Et si la vieillesse était désormais considérée comme une maladie ?

Certains virus provoquent des maladies et pour prévenir ces dernières, nous avons créé des vaccins. Par ailleurs, la vieillesse engendre également des pathologies mais il n’existe pas encore de médicaments pour retarder le vieillissement et les maladies qui l’accompagnent. Cependant, aux Etats-Unis, un débat a lieu actuellement entre la FDA, l’organisme fédéral chargé de l’autorisation de la commercialisation des médicaments, et des scientifiques qui estiment que des médicaments qui fonctionnent sur des animaux pourraient retarder l’apparition de la vieillesse.  

Si les discussions aboutissent et que la FDA accepte la commercialisation de ces médicaments, il s’agirait d’une évolution médicale mais aussi philosophique significative car le vieillissement ne serait désormais plus considéré comme un processus physiologique normal mais comme une pathologie que l’on peut prévenir et guérir, écrit Laetitia Theunis dans Le Soir. En outre, ce changement ouvrirait la voie à un nouveau marché intéressant pour l’industrie pharmaceutique et la reconnaissance par l’Etat du vieillissement en tant que maladie aboutirait au remboursement des diverses thérapies et soins par les compagnies d’assurances santé.

Alors que la plupart des thérapies actuelles tentent de soigner les maladies qui accompagnent la vieillesse telles que le cancer ou encore les maladies cardiovasculaires, le professeur Nir Barzilai de l’Albert Einstein College of Medecine estime, en se basant sur des recherches effectuées sur des animaux, que la metformine, un médicament qui est déjà amplement utilisé dans le traitement du diabète, pourrait prévenir et retarder l’apparition de cancers, de maladies cardiaques et de troubles cognitifs. Le projet défendu par Nir Barzilai, nommé « Tame » ( Targeting Aging with Metformin »), consisterait à inscrire 3.000 personnes âgées entre 70 et 80 ans à qui l’on administrerait de la metformine pendant 5 à 7 ans. Le coût de ce programme atteindrait les 50 millions de dollars, indique Quartz. Pour être inclus dans ce programme, les participants devraient faire partie d’un groupe considéré à risques ou souffrir d’une pathologie liée à la vieillesse mais pas du diabète 2, précise Laetitia Theunis.

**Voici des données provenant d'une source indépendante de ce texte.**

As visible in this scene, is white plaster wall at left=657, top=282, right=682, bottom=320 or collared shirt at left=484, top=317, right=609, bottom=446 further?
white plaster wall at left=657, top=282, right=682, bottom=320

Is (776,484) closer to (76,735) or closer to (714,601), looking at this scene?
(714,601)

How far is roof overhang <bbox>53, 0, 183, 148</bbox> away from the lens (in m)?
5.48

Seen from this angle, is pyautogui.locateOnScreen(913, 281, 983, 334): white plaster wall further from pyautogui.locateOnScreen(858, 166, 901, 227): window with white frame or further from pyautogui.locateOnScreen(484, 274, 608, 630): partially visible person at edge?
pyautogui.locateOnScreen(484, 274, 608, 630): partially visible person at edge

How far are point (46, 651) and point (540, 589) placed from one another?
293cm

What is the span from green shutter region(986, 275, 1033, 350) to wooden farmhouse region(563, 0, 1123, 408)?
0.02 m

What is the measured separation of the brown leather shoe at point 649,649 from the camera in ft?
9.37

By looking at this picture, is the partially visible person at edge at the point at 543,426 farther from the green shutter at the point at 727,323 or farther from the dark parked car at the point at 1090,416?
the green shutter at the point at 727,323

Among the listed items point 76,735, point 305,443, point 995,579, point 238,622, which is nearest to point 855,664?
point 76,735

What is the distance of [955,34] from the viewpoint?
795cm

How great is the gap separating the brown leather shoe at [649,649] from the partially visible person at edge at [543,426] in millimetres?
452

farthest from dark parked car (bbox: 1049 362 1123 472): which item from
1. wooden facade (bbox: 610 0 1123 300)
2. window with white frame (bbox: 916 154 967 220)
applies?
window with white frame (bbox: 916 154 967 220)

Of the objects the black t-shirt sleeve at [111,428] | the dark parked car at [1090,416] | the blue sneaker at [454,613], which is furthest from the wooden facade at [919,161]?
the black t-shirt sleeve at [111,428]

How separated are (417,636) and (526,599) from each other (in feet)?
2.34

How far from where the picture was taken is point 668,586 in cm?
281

Dans le Wall Street Journal, Stuart Jay Olshansky, professeur de l’Université de l’Illinois, un des responsables du projet « Tame », estime qu’il est temps de s’attaquer au processus biologie du vieillissement.

Les applications thérapeutiques de la metformine semblent infinies. Comme l’explique le Pr Jean-Michel Dogné, directeur du département de pharmacie à l’UNamur, spécialiste en sécurité des médicaments, la metformine est un des médicaments les plus employés en Belgique pour le traitement des personnes âgées qui souffrent du diabète de type 2. Ce médicament permet également la réduction de leur comorbidité cardiovasculaire et a un effet global sur le métabolisme. On l’utilise aussi pour la diminution de poids dans le cadre de régimes. Par ailleurs, la metformine permettrait d’allonger la durée de vie, estime une étude de 2014 à laquelle ont participé 180.000 sujets. Lors de cette étude, la moitié des participants, le groupe témoin, ne souffraient pas d’un diabète alors que l’autre moitié était diabétique. Cette recherche a démontré que l’espérance de vie des personnes qui avaient pris de la metformine était plus importante et que leur durée de vie était en moyenne plus longue.